Et on se rappellera que nous avons adopté en
2005 une motion ici, à l'Assemblée nationale, pour dénoncer ce mouvement-là. On s'en ennuie des fois, de la
députée de La Pinière, parce que là-dessus elle avait de la clairvoyance,
elle avait du jugement, elle avait de
l'information, elle avait de la connaissance. Et ça, souvent, ça a manqué dans
ce débat-là. Et, M. le Président, je
pense que ce que mon collègue apporte comme amendement est sérieux et appuyé
par des juristes sérieux. Alors, M.
le Président, moi, je demanderais à la partie gouvernementale de revoir sa
position là-dessus et je pense qu'il y a là quelque chose d'intéressant
à réfléchir.
Le
Président (M. Ouellette) :
Merci, Mme la députée d'Hochelaga-Maisonneuve. Mme la députée de Taschereau.
• (21 h 10) •
Mme
Maltais :
Écoutez, M. le Président. La ministre nous a souvent amené comme exemple le
nazisme comme étant le type de
discours qu'il faudrait réfréner au Québec. Évidemment, j'ai déjà dit deux choses,
d'abord, que c'était un peu farfelu
au Québec que de parler de nazisme comme étant un discours qu'il fallait
éliminer, là. Ce n'est pas vraiment, vraiment, vraiment à l'ordre du
jour. Ce n'est pas ça, le discours qui est à l'ordre du jour. C'est la radicalisation.
Deuxièmement,
le nazisme, c'est l'argument qu'a toujours amené la Commission des droits de la
personne et des droits de la
jeunesse, d'ailleurs un de ses seuls arguments qu'elle amène régulièrement
quand il s'agit de discours haineux, qu'elle
voulait une loi sur les discours haineux ou, en tout cas, qu'on réfrène le
discours haineux. Ça a été dit et répété dans plein, plein d'articles. C'est le leitmotiv de la Commission des
droits de la personne et des droits de la jeunesse, ce n'est pas un argument... Ce n'est pas le meilleur
argument. Mais il y a une chose que je peux vous dire, par exemple :
Si ça a fonctionné, le nazisme, c'est parce
que ça a été tenu de manière soutenue
et répétée, comme discours. Hitler a...
Une voix : ...
Mme
Maltais : Oui, M.
le Président? Vous m'avez fait un signe que je ne comprends pas.
Le
Président (M. Ouellette) :
Je vous laisse terminer votre phrase, mais on est appelés au salon bleu pour
aller voter.
Mme
Maltais : Ah! bien,
je reviendrai, M. le Président.
Une voix : ...
Mme
Maltais :
Ah! non, on va voter.
Le
Président (M. Ouellette) :
Ah! Ah! ne prenez pas vos rêves pour des réalités, M. le député d'Argenteuil. On s'en va au salon bleu voter sur la
motion de report.
Mme Poirier : Est-ce que vous
ajournez nos travaux, M. le Président?
Le Président (M. Ouellette) : Je
peux...
Mme
Maltais : On
reviendra. On reviendra... C'est comme vous voulez.
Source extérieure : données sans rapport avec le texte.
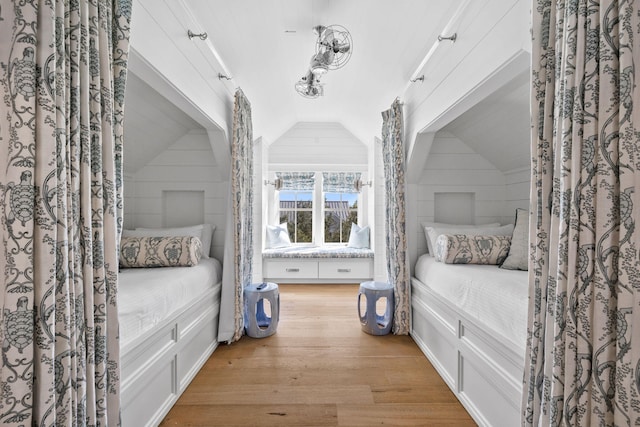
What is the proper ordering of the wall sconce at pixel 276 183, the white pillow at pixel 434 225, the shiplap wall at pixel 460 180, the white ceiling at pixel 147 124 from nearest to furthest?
the white ceiling at pixel 147 124
the white pillow at pixel 434 225
the shiplap wall at pixel 460 180
the wall sconce at pixel 276 183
Le Président (M. Ouellette) : Je
n'ajourne pas les travaux, pour faire mentir le député d'Argenteuil.
M. St-Denis : ...tout seul.
Le Président (M. Ouellette) : Je
viendrai...
Une voix : Vous reviendrez
ajourner tout seul.
Le Président (M. Ouellette) : Bon,
bien, donc, on va effectivement ajourner.
Puisque nous devons aller au salon bleu pour le
vote sur la motion de report, la commission va ajourner ses travaux sine die.